Lung nodule biopsies performed with latest robotic bronchoscopy technology could also be safer and more practical than those done by traditional methods, a study by researchers at UT Southwestern suggests.
UT Southwestern was the primary medical center in Dallas-Fort Value – and among the many first within the country – to make use of robotic-assisted bronchoscopy (RAB) to biopsy pulmonary lesions. Paired with advanced imaging that gives real-time 3D visuals, the technology enables UTSW’s Interventional Pulmonology team to navigate an ultra-thin, ultra-flexible tube with light and camera capabilities right into a patient’s lungs to pinpoint and test suspicious abnormalities.
The increased dexterity of the steerable tube makes it possible to securely reach areas within the lungs that couldn’t be accessed through traditional bronchoscopy and other sampling tools.
A retrospective evaluation of 200 of those procedures – the biggest cohort studied thus far – found that shape-sensing, robotic-assisted bronchoscopy (ssRAB), when combined with technologies equivalent to intra-procedure cone beam CT imaging (CBCT) and radial endobronchial ultrasound, offers high diagnostic accuracy, sensitivity, and specificity with a superb safety profile. The findings were published in Lung.

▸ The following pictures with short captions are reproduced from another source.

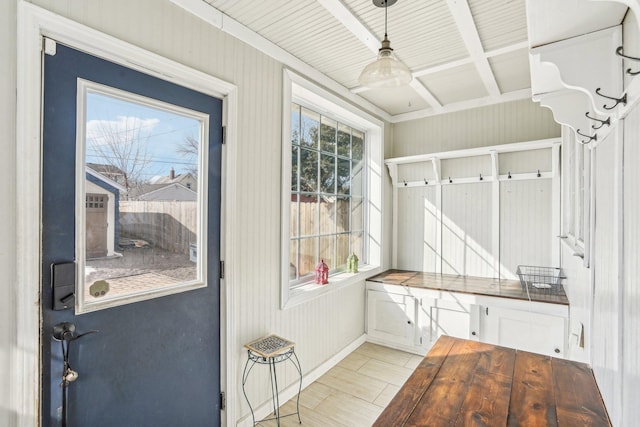 mudroom featuring light wood finished floors and coffered ceiling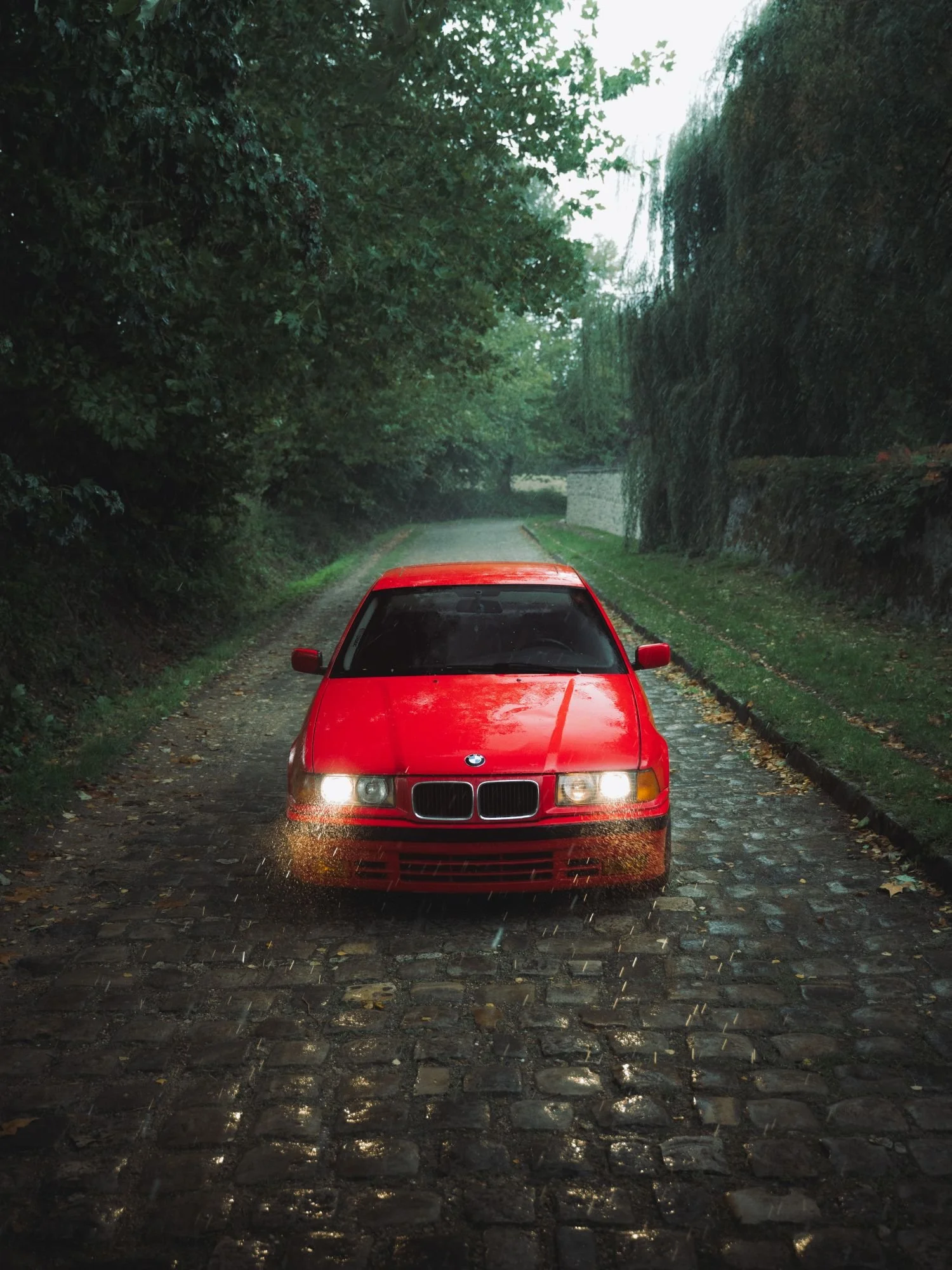 Voiture rouge sur une route pavée sous la pluie, entourée d'arbres verts et de haies.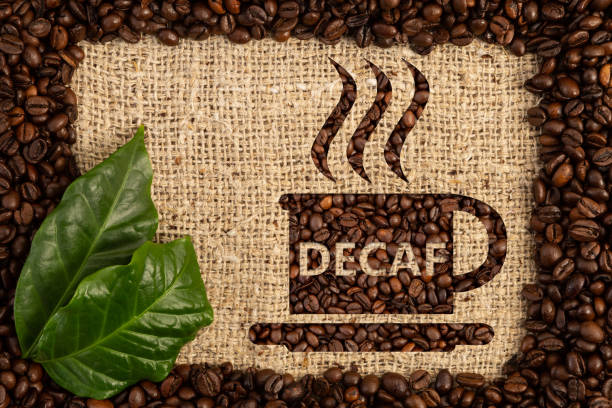 Cup with decaf text written Cup with decaf text written as aroma of no-caffeine hot beverage inside scattered coffee beans frame on brown burlap bag background decaffeinated photos stock pictures, royalty-free photos & images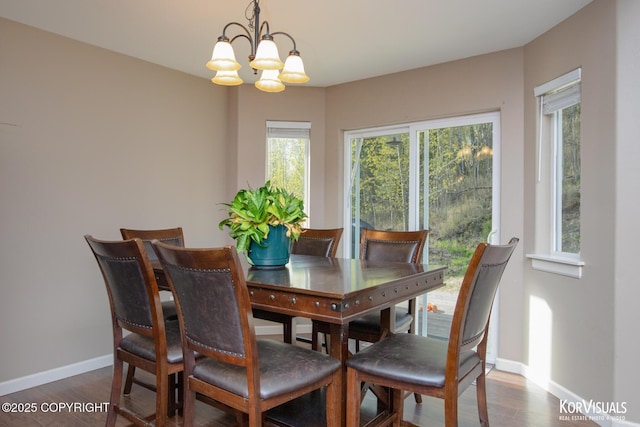 dining room with baseboards, plenty of natural light, a chandelier, and dark wood-type flooring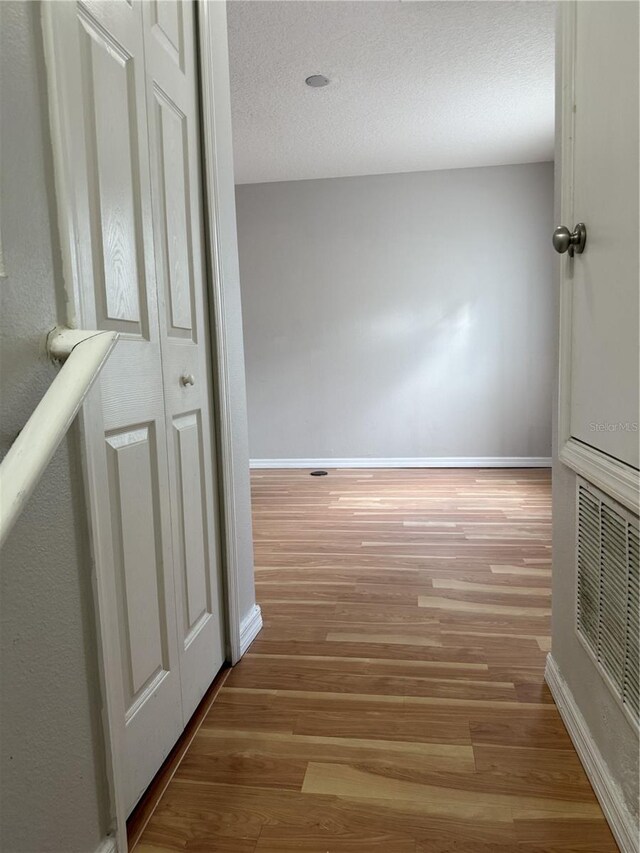 hallway featuring a textured ceiling and light wood-type flooring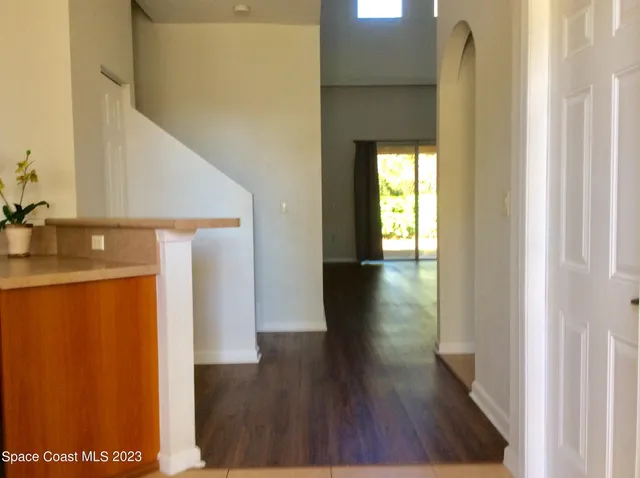 a view of hallway with wooden floor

“The goal of advanced bronchoscopy is to diagnose lung nodules and perform mediastinal staging in a single procedure, while achieving a comparable diagnostic yield to percutaneous biopsy and at the identical time, minimizing complications,” said Kim Styrvoky, M.D., Assistant Professor of Internal Medicine within the Division of Pulmonary and Critical Care Medicine at UT Southwestern, and Muhanned Abu-Hijleh, M.D., Professor of Internal Medicine within the Division of Pulmonary and Critical Care Medicine. Drs. Styrvoky and Abu-Hijleh are members of the Interventional Pulmonary section at UTSW and the Harold C. Simmons Comprehensive Cancer Center.
The diagnostic yield of current bronchoscopic techniques is proscribed, and there may be a few 1 in 4 likelihood of pneumothorax, or collapsed lung, with percutaneous biopsy. Our study showed that this latest technology provided accuracy of 91.4%, on par with traditional biopsy methods, while reducing the danger of pneumothorax complication to 1%.”
Dr. Kim Styrvoky, M.D., Assistant Professor of Internal Medicine within the Division of Pulmonary and Critical Care Medicine at UT Southwestern
Lung cancer stays the leading reason behind cancer-related deaths for each men and ladies within the U.S. Every year, between 1.5 million and a couple of million pulmonary nodules – spots or related abnormalities – are identified through diagnostic imaging. UT Southwestern is using robotic bronchoscopy in cases where traditional biopsies present the next risk of complications, including patients with lesions deep within the lung, near major blood vessels, or adjoining to a portion of diseased lung.
This was UTSW’s first reported study detailing the usage of ssRAB-CBCT, but other trials specializing in various features of robotic bronchoscopy are underway.
If further studies confirm the findings, ssRAB-CBCT has the potential to change into the usual of take care of targeted lung sampling, Drs. Styrvoky and Abu-Hijleh said.
Other UTSW researchers who contributed to this study include Audra Schwalk, David Pham, Hsienchang T. Chiu, Kristine Madsen, Stephen Carrio, Elizabeth M. Kurian, and Luis De Las Casas.
All Interventional Pulmonary faculty at UT Southwestern, including Drs. Abu-Hijleh, Chiu, Styrvoky, and Schwalk, in addition to bronchoscopy support staff in UTSW’s Endoscopy unit, received training related to robotic bronchoscopy procedures through Intuitive Surgical Inc. This included lab procedures and equipment, following standards of care, and the credentialing process. Dr. De Las Casas has served as a consultant for Intuitive since 2021.
Source:
UT Southwestern Medical Center
Journal reference:
Styrvoky, K., et al. (2022) Shape-Sensing Robotic-Assisted Bronchoscopy with Concurrent use of Radial Endobronchial Ultrasound and Cone Beam Computed Tomography within the Evaluation of Pulmonary Lesions. Lung. doi.org/10.1007/s00408-022-00590-7.